I would very much appreciate help with what is probably a pretty basic question.
First, the question stated as succinctly as I can:
** Using an a priori list of genes, what is the best way to:
- Test if their expressions correlate with one another across different RNA- SEQ samples?
- Rank all other genes from most correlated to my a priori list, to most anti correlated to my a priori list?
- Get stats and publishable data from 1+2 **
Okay, so background for more context:
I've done RNA-Sequencing (bulk, not single cell) on mouse tumors induced by different oncogenic alleles. Using a standard Salmon/DESeq2/GSEA pipeline I find a convincing looking effect on differentiation status of my tumors - one of my genotypes causes a very widespread loss of markers of terminal differentiation. I got this list of markers from a single cell rna sequencing paper that enumerated a list of 30 cell type markers for each of the major cell types surrounding my tumors. FWIW I was able to validate these results using antibody staining. Lets call this list CellSig30
So, the natural question in my head was what could be happening mechanistically to cause this widespread phenotype. I did some candidate-gene work, but I also started to look at how all the expression of the genes in CellSig30 correlated with each other across all my samples, as well as how CellSig30 correlated or anti-correlated with all other genes in my expression set, in an effort to find causative pathways.

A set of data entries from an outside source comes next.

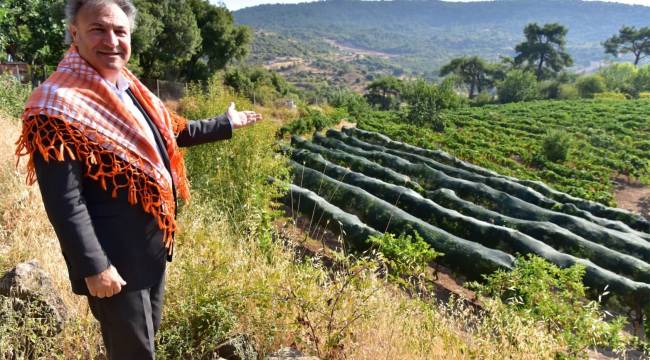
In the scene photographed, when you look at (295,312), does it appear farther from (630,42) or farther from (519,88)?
(630,42)

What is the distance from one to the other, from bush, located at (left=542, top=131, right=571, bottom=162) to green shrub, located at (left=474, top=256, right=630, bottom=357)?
36.5ft

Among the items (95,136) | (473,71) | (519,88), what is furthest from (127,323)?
(473,71)

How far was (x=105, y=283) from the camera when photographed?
1.58m

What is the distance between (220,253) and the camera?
2.99 metres

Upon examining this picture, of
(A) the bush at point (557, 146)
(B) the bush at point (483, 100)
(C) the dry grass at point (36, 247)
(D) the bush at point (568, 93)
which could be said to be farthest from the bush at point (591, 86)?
(C) the dry grass at point (36, 247)

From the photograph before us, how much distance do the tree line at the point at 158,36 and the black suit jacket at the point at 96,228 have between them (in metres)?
7.90

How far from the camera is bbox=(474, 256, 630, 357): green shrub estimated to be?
3.25m

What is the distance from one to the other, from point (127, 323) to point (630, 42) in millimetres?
82330

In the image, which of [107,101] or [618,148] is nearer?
[107,101]

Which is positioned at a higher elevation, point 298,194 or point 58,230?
point 58,230

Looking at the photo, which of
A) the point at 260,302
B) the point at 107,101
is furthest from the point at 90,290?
the point at 260,302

The answer looked pretty cool - 28/30 genes in CellSig30 correlated extremely well with each other, 2 were anti-correlated to some extent. More interesting, to me, was the list of correlated and anti-correlated genes when looking at all genes in my expression set. Top hits made in that list made a lot of sense. In an effort to not do too much list-gazing or candidate gene based stuff, I ranked the new gene list by correlation to CellSig30 and supplied that as a .rnk file to GSEA pre-ranked (using fgsea). The results are very very interesting looking, and I'm following them up now.
So my question is this - I did the correlation analysis in excel (I KNOW, IM SORRY), but I wonder if there is a tried and tested way to do this kind of thing and get statistics? I'm getting more skillful in R so I can handle packages written there. '
Thanks very much for any input you might have, even if it's just that my question is unclear, or that this kind of thing isn't routinely done.